Kubernetes

Kubernetes configuration and credentials


Perfkit uses kubectl binary in order to communicate with Kubernetes cluster - you need to pass the path to kubectl binary using --kubectl flag. It's recommended to use version 1.0.1 (available to download here: https://storage.googleapis.com/kubernetes-release/release/v1.0.1/bin/linux/amd64/kubectl). Authentication to Kubernetes cluster is done via kubeconfig file (https://github.com/kubernetes/kubernetes/blob/release-1.0/docs/user-guide/kubeconfig-file.md). Its path is passed using --kubeconfig flag.

Image prerequisites

Docker instances by default don't allow to SSH into them. Thus it is important to configure your Docker image so that it has SSH server installed. You can use your own image or build a new one based on a Dockerfile placed in tools/docker_images directory - in this case please refer to https://github.com/GoogleCloudPlatform/PerfKitBenchmarker/tree/master/tools/docker_images document.

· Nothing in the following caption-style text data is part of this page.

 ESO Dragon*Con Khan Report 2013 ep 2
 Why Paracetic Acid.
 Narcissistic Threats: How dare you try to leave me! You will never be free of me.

Kubernetes cluster configuration
If your Kubernetes cluster is running on CoreOS:

1. Fix $PATH environment variable so that the appropriate binaries can be found:

  sudo mkdir /etc/systemd/system/kubelet.service.d
  sudo vim /etc/systemd/system/kubelet.service.d/10-env.conf

2. Add the following line to [Service] section:

  Environment=PATH=/opt/bin:/usr/bin:/usr/sbin:$PATH

3. Reboot the node:

  sudo reboot

Note that some benchmark require to run within a privileged container. By default Kubernetes doesn't allow to schedule Dockers in privileged mode - you have to add --allow-privileged=true flag to kube-apiserver and each kubelet startup commands.

Ceph integration
When you run benchmarks with standard scratch disk type (--scratch_disk_type=standard - which is a default option), Ceph storage will be used. There are some configuration steps you need to follow before you will be able to spawn Kubernetes PODs with Ceph volume. On each of Kubernetes-Nodes and on the machine which is running Perfkit benchmarks do the following:

1. Copy /etc/ceph directory from Ceph-host
2. Install ceph-common package so that rbd command is available

    #!/usr/bin/bash
    /usr/bin/docker run -v /etc/ceph:/etc/ceph -v /dev:/dev -v /sys:/sys \
                  --net=host --privileged=true --rm=true ceph/rbd $@

Save the file as 'rbd'. Then:

  chmod +x rbd
  sudo mkdir /opt/bin
  sudo cp rbd /opt/bin

Install rbdmap (https://github.com/ceph/ceph-docker/tree/master/examples/coreos/rbdmap):

  git clone https://github.com/ceph/ceph-docker.git
  cd ceph-docker/examples/coreos/rbdmap/
  sudo mkdir /opt/sbin
  sudo cp rbdmap /opt/sbin
  sudo cp ceph-rbdnamer /opt/bin
  sudo cp 50-rbd.rules /etc/udev/rules.d
  sudo reboot

You have two Ceph authentication options available (http://kubernetes.io/v1.0/examples/rbd/README.html):

  1. Keyring - pass the path to the keyring file using --ceph_keyring flag
  2. Secret. In this case you have to create a secret first:

Retrieve base64-encoded Ceph admin key:

   ceph auth get-key client.admin | base64
   QVFEYnpPWlZWWnJLQVJBQXdtNDZrUDlJUFo3OXdSenBVTUdYNHc9PQ==  

Create a file called create_ceph_admin.yml and replace the key value with the output from the previous command:

  apiVersion: v1
  kind: Secret
  metadata:
    name: my-ceph-secret
  data:
    key: QVFEYnpPWlZWWnJLQVJBQXdtNDZrUDlJUFo3OXdSenBVTUdYNHc9PQ==

Add secret to Kubernetes:

   kubectl create -f create_ceph_admin.yml

You will have to pass the Secret name (using --ceph_secret flag) when running the benchmakrs. In this case it should be: --ceph_secret=my-ceph-secret.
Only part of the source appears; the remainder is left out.